▶ [Required action]:
From the material below, retype exactly the lines that begin at the line with "Mid-Century Mosaics of Pablo Picasso" and end after the line with "W&H Assistina 301 plus"; pictures stay out of the copy.
******************************
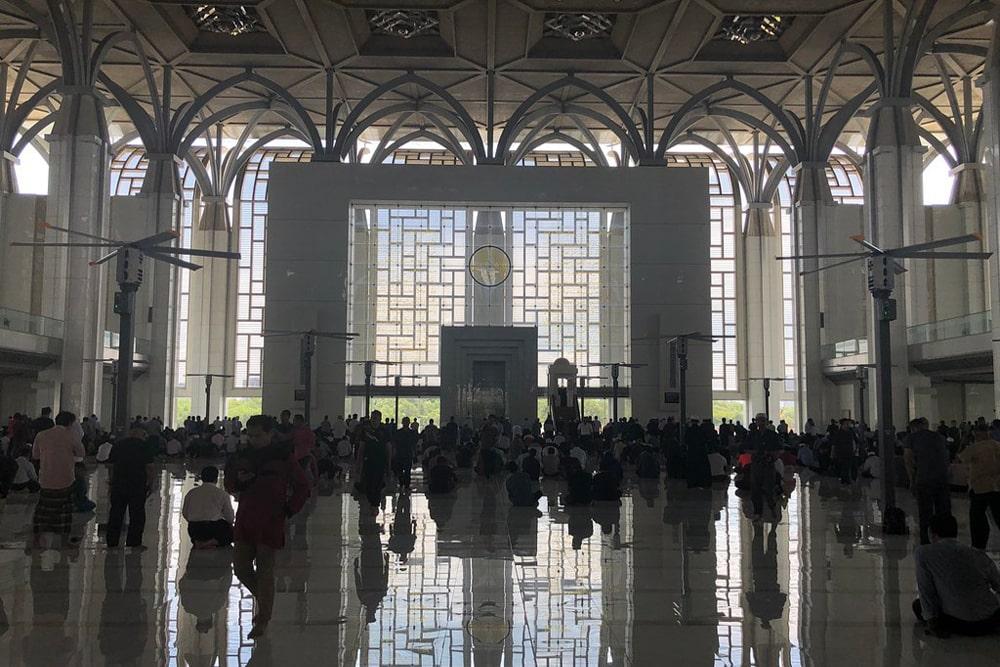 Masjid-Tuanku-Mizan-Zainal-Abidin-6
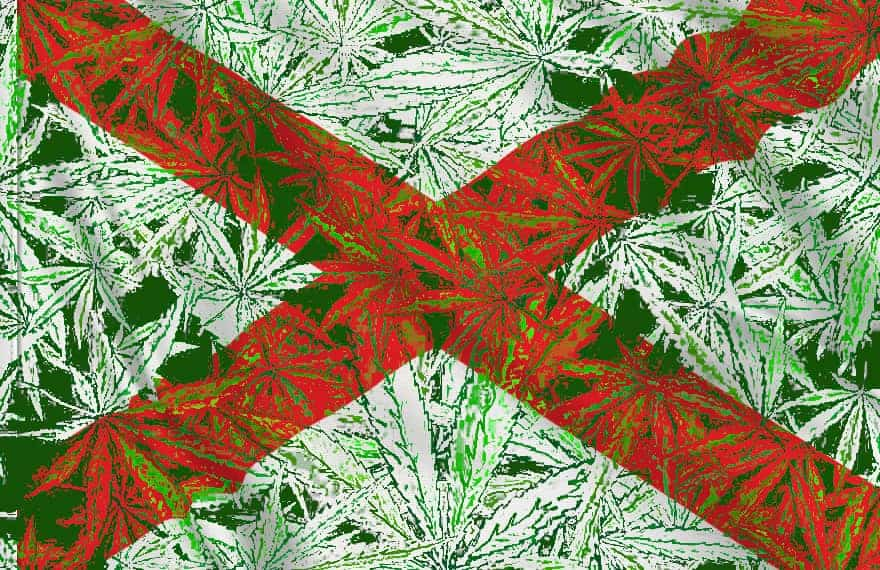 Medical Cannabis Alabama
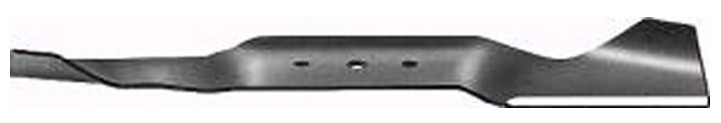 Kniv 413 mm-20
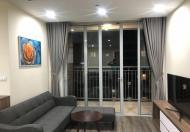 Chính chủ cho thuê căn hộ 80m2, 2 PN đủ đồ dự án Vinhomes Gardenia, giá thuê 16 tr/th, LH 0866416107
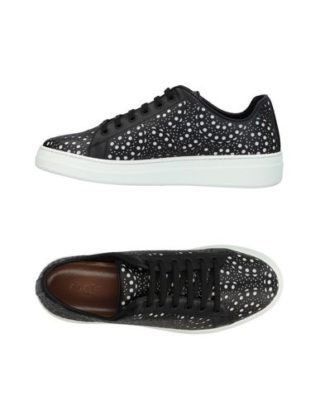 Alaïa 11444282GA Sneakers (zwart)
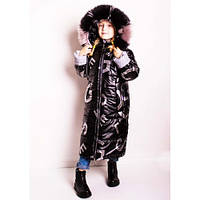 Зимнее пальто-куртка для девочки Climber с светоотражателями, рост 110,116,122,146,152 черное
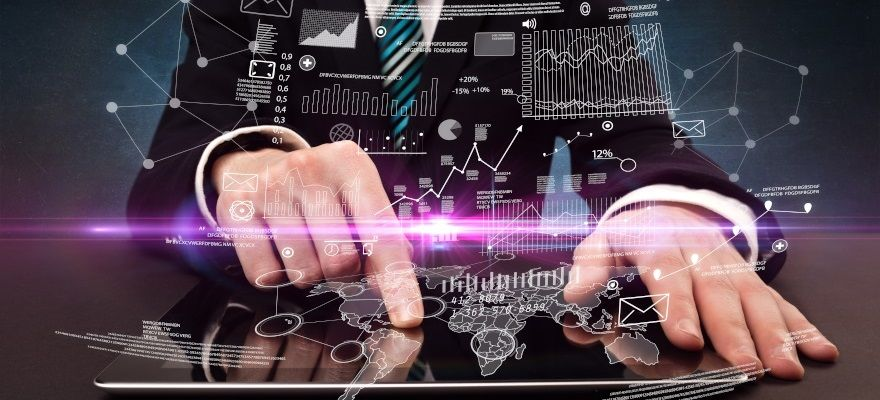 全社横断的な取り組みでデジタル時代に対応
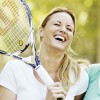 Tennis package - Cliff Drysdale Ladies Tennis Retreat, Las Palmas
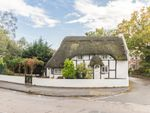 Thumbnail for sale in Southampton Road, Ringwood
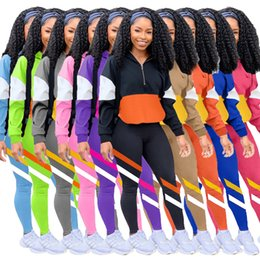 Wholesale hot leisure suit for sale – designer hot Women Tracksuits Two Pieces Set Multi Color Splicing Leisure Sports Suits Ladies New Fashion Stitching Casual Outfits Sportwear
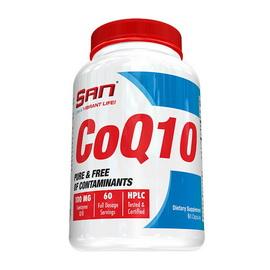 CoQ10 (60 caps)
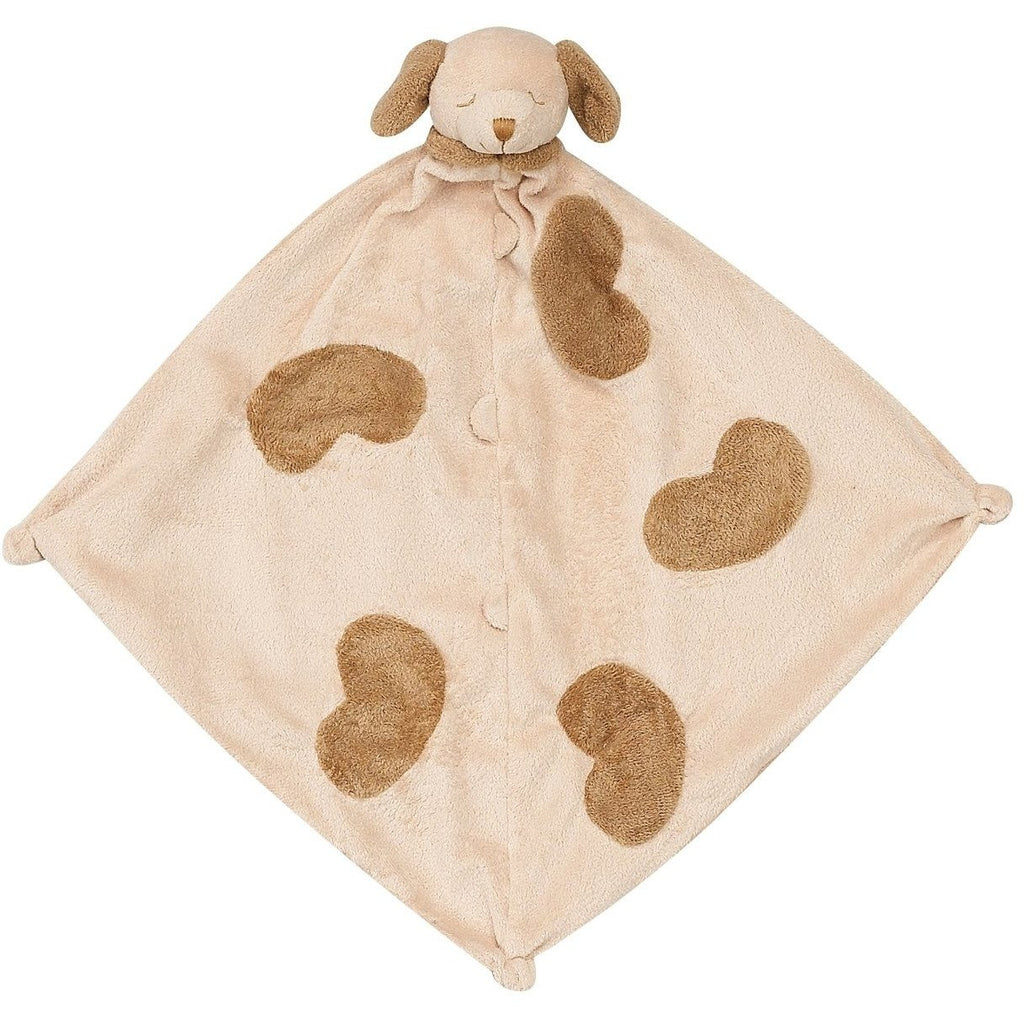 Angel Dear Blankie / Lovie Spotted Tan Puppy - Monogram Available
******************************
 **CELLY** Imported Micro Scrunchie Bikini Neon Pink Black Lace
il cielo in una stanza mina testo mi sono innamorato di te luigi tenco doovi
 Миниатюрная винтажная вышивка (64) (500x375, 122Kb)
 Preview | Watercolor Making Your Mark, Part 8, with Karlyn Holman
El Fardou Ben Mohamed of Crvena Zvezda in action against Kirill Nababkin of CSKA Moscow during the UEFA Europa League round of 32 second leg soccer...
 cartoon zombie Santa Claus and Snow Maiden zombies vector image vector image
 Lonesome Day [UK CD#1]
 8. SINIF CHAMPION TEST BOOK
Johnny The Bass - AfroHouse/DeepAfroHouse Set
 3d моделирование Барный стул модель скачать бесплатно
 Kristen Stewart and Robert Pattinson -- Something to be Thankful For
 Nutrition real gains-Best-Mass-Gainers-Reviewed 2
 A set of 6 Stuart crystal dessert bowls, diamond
******************************
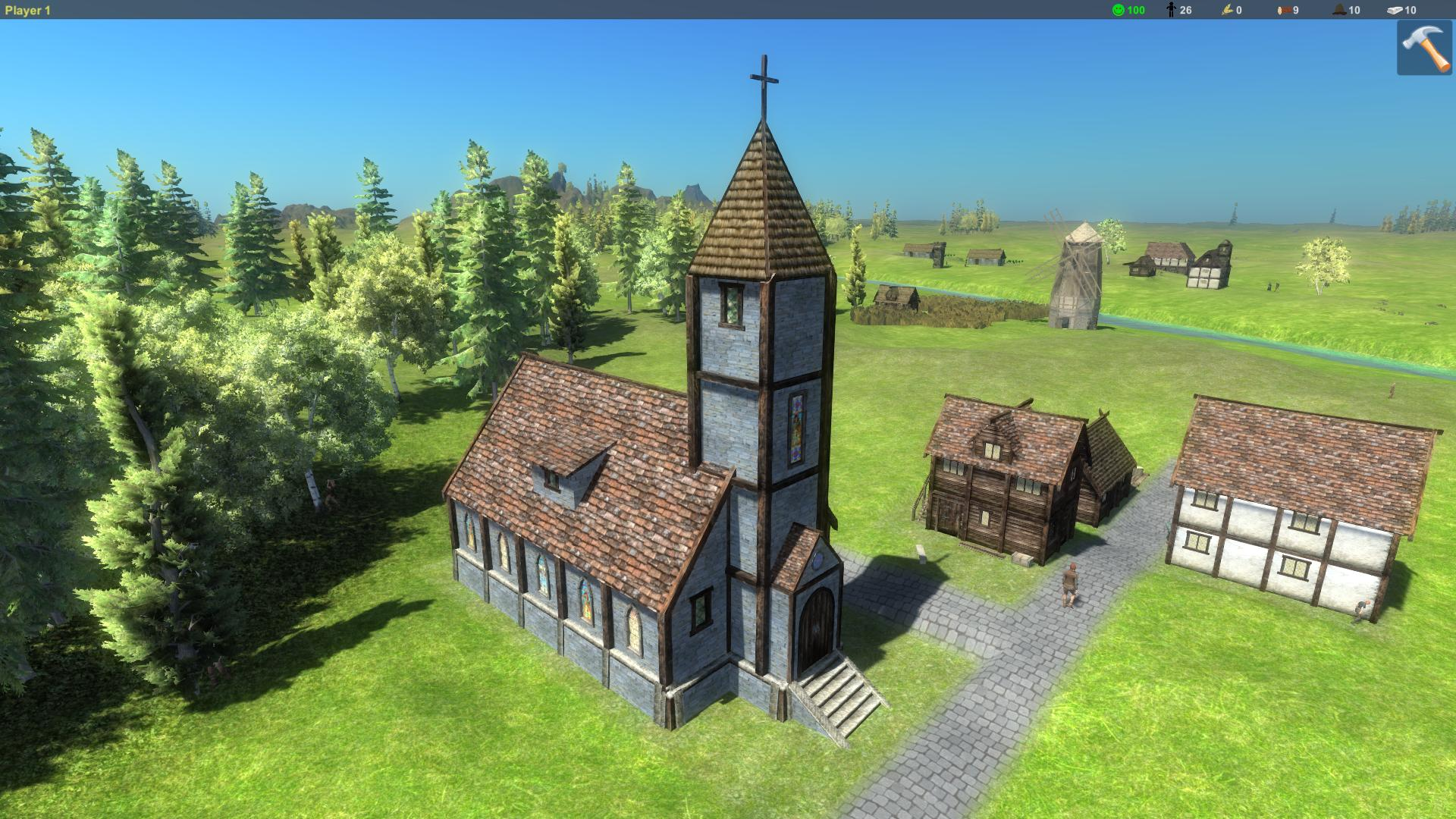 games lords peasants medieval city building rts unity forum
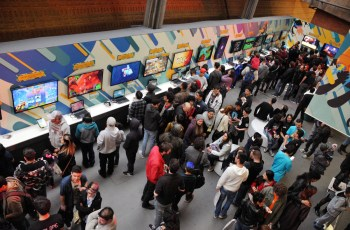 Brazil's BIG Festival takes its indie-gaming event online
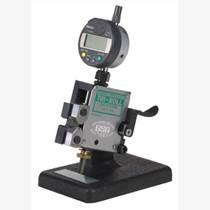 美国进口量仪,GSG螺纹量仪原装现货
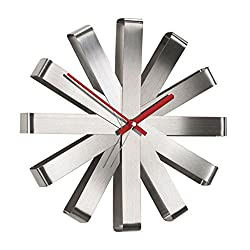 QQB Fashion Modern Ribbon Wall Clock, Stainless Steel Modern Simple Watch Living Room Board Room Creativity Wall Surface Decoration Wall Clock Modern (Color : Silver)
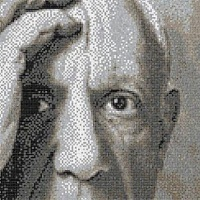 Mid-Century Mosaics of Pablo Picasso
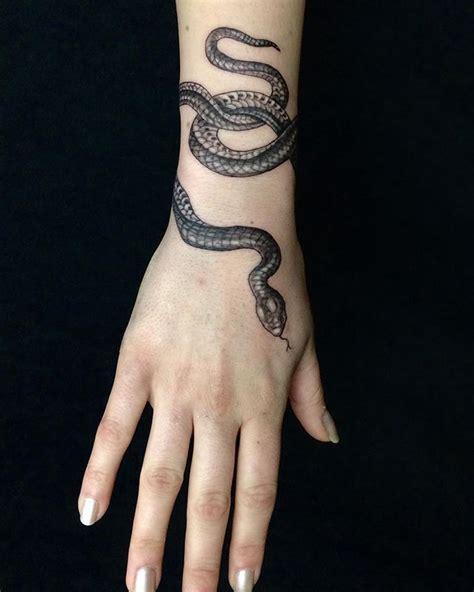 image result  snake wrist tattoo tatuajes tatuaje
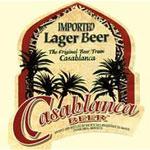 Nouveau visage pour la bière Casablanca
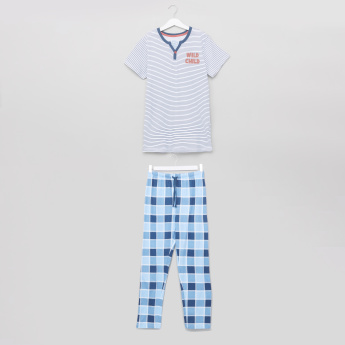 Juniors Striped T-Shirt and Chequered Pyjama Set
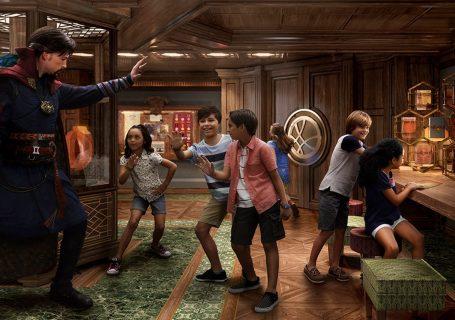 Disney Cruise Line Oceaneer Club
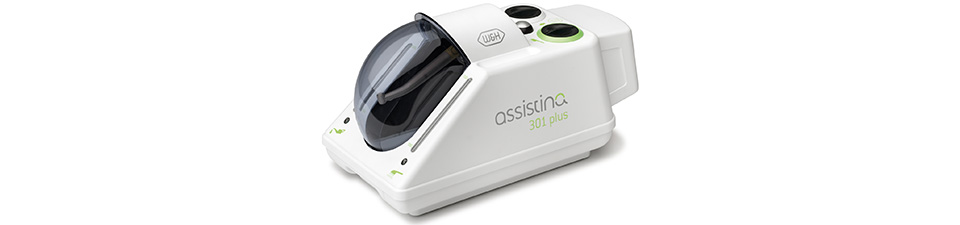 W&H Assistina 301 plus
******************************
▶ [Reply to the exercise]:
 Mid-Century Mosaics of Pablo Picasso
 image result  snake wrist tattoo tatuajes tatuaje
 Nouveau visage pour la bière Casablanca
 Juniors Striped T-Shirt and Chequered Pyjama Set
 Disney Cruise Line Oceaneer Club
 W&H Assistina 301 plus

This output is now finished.